LISTING –
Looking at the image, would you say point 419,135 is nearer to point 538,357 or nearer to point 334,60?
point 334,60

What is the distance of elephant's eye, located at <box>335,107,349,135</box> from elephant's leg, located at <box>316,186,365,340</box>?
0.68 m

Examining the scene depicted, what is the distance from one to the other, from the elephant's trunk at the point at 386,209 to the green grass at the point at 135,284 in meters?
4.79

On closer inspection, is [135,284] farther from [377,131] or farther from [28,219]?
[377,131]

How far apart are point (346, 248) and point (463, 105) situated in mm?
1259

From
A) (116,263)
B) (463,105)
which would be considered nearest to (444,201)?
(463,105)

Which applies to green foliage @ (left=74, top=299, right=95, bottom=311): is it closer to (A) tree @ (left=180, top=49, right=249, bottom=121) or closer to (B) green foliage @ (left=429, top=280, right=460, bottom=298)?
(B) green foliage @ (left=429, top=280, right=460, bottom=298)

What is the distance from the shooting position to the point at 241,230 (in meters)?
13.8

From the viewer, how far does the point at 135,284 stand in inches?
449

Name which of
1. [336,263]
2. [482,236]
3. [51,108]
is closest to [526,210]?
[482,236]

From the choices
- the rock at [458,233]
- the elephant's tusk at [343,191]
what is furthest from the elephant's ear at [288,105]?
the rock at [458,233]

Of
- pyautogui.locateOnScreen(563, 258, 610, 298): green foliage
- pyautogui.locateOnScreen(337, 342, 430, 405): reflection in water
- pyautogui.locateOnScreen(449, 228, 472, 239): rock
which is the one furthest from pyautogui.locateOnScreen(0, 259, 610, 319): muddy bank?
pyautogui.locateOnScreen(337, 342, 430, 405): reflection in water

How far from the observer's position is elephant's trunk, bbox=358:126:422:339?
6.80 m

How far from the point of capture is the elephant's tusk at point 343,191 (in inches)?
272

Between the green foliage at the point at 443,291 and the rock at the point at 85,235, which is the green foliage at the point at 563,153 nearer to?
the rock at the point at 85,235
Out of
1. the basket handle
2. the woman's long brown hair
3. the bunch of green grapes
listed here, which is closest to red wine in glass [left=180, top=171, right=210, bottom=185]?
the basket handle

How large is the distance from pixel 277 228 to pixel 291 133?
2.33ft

PROBLEM DESCRIPTION –
Please write out every line of the data above as a numbered list, omitting the blank lines.

EXPECTED OUTPUT –
1. Looking at the image, would you say point 419,135 is nearer to point 538,357 or nearer to point 334,60?
2. point 334,60
3. What is the distance of elephant's eye, located at <box>335,107,349,135</box> from elephant's leg, located at <box>316,186,365,340</box>?
4. 0.68 m
5. Examining the scene depicted, what is the distance from one to the other, from the elephant's trunk at the point at 386,209 to the green grass at the point at 135,284 in meters?
6. 4.79
7. On closer inspection, is [135,284] farther from [377,131] or farther from [28,219]?
8. [377,131]
9. How far apart are point (346, 248) and point (463, 105) situated in mm?
10. 1259
11. From
12. A) (116,263)
13. B) (463,105)
14. which would be considered nearest to (444,201)?
15. (463,105)
16. Which applies to green foliage @ (left=74, top=299, right=95, bottom=311): is it closer to (A) tree @ (left=180, top=49, right=249, bottom=121) or closer to (B) green foliage @ (left=429, top=280, right=460, bottom=298)?
17. (B) green foliage @ (left=429, top=280, right=460, bottom=298)
18. What is the distance from the shooting position to the point at 241,230 (in meters)?
19. 13.8
20. From the viewer, how far does the point at 135,284 stand in inches?
21. 449
22. Name which of
23. 1. [336,263]
24. 2. [482,236]
25. 3. [51,108]
26. is closest to [526,210]?
27. [482,236]
28. From the choices
29. - the rock at [458,233]
30. - the elephant's tusk at [343,191]
31. what is furthest from the elephant's ear at [288,105]?
32. the rock at [458,233]
33. Of
34. - pyautogui.locateOnScreen(563, 258, 610, 298): green foliage
35. - pyautogui.locateOnScreen(337, 342, 430, 405): reflection in water
36. - pyautogui.locateOnScreen(449, 228, 472, 239): rock
37. which is the one furthest from pyautogui.locateOnScreen(0, 259, 610, 319): muddy bank?
38. pyautogui.locateOnScreen(337, 342, 430, 405): reflection in water
39. How far from the observer's position is elephant's trunk, bbox=358:126:422:339?
40. 6.80 m
41. How far from the point of capture is the elephant's tusk at point 343,191 (in inches)?
42. 272
43. Between the green foliage at the point at 443,291 and the rock at the point at 85,235, which is the green foliage at the point at 563,153 nearer to?
44. the rock at the point at 85,235
45. Out of
46. 1. the basket handle
47. 2. the woman's long brown hair
48. 3. the bunch of green grapes
49. listed here, which is closest to red wine in glass [left=180, top=171, right=210, bottom=185]?
50. the basket handle
51. How large is the distance from pixel 277 228 to pixel 291 133?
52. 2.33ft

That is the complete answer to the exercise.